- **EXTRACT PROVIDED**
= = = = =

Wednesday, March 6, 2013

Triple-R Game 2013: Regression

(Sorry, Kuroda fans.  Don't expect a repeat of 2012.  Courtesy of Getty Images)

Last year I introduced a simple, mainly space-filling post series during the offseason doldrums of January as a way to start laying the groundwork for season preview posts and setting my own personal expectations for the season.  If you remember it from last year, I called it the "Triple-R Game," the three R's standing for regress, remain, and rebound, and the whole point was to go through the projected 25-man roster and predict whether each played was due to regress from his previous season production, rebound from it, or remain at the same level.  I was admittedly inconsistent with my predictions at best.  I completely botched the infield, pretty much nailed the outfield, and was about 50/50 with the entire pitching staff.

The 2013 edition of the Triple-R Game is starting up later than it did last year, but with the shiny new toy syndrome of Spring Training wearing off, most of the top prospects getting reassigned to MiL camp, and season preview time not too far away, it seems like the perfect time.  I figured it was easier to split the groups up by expected "R" outcome rather than position this year, so we'll start off with the regressors.

Derek Jeter- Even before he went down with the broken ankle, I was already expecting Jeter to not match his 2012 production in 2013.  Hell, I didn't expect him to come close to doing what he did in 2012 to begin with.  Now that Jeter is still working on recovering from his surgery instead of preparing for the season, I'm even more inclined to expect serious regression from his 2012 output.  Hopefully the slow start to the season will help him from getting too worn down at the end of the season, but I don't see another Silver Slugger in the cards for him.

Ichiro Suzuki- To clarify, I expect Ichiro to regress from his post-trade .342 wOBA.  People can talk all they want about how he was rejuvenated by the trade and how his game plays up a bit hitting in YS3 and how his speed is a weapon, but the plain simple truth is that the larger sample sizes from the previous two and a half years don't support the theory that Ichiro can keep taht .342 wOBA pace up for a full season.  I expect a final line similar to what his 2012 total ended up being (.283/.307/.390).

Hiroki Kuroda- Most people didn't expect Kuroda to come over to the AL at his age and have the kind of success he had in 2012, but after watching him pitch a few games I was convinced that what we saw last year was real.  I don't expect Kuroda to be bad in 2013, I just don't see a repeat of last season, especially after his high IP count.  He'll still be a solid #2 starter, but I'd look for a slash line in the mid-to-high 3s.

= = = = =

- **EXERCISE DATA**
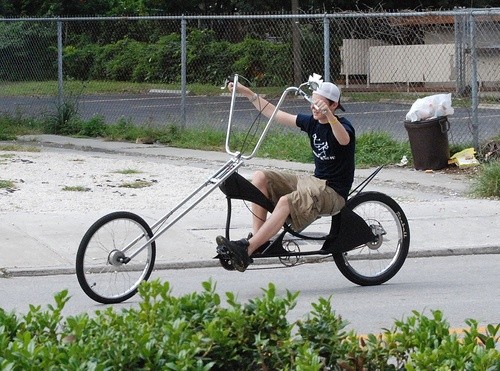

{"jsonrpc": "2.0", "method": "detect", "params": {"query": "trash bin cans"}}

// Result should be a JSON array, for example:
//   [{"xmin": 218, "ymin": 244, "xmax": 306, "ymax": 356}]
[{"xmin": 404, "ymin": 115, "xmax": 450, "ymax": 170}]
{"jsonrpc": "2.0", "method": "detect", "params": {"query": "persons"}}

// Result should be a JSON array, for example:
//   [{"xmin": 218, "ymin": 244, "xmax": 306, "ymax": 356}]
[{"xmin": 216, "ymin": 82, "xmax": 355, "ymax": 273}]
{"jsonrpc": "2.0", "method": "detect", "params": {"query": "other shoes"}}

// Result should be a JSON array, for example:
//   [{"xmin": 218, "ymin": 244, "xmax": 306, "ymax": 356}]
[{"xmin": 216, "ymin": 235, "xmax": 253, "ymax": 272}]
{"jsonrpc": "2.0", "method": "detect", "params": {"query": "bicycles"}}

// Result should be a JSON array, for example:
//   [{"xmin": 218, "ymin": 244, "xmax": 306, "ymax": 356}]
[{"xmin": 75, "ymin": 73, "xmax": 410, "ymax": 304}]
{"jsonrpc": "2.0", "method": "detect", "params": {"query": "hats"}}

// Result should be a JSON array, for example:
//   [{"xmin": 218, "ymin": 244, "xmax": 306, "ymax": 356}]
[{"xmin": 312, "ymin": 82, "xmax": 345, "ymax": 112}]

= = = = =

- **AIM OF THE EXERCISE**
Please sum up the blog post above on the 2013 Triple-R Game in three sentences.

- **ANSWER BELOW**
The author brings back the Triple-R Game, which predicts whether each player on the projected 25-man roster will regress, remain, or rebound, and this year groups players by expected outcome, starting with those due to regress. Derek Jeter, still recovering from surgery on his broken ankle, is expected to fall well short of his 2012 production, and Ichiro Suzuki is expected to drop from his post-trade .342 wOBA to a final line similar to his 2012 totals. Hiroki Kuroda is also not expected to repeat last season, especially after his high innings count, though the author still sees him as a solid #2 starter.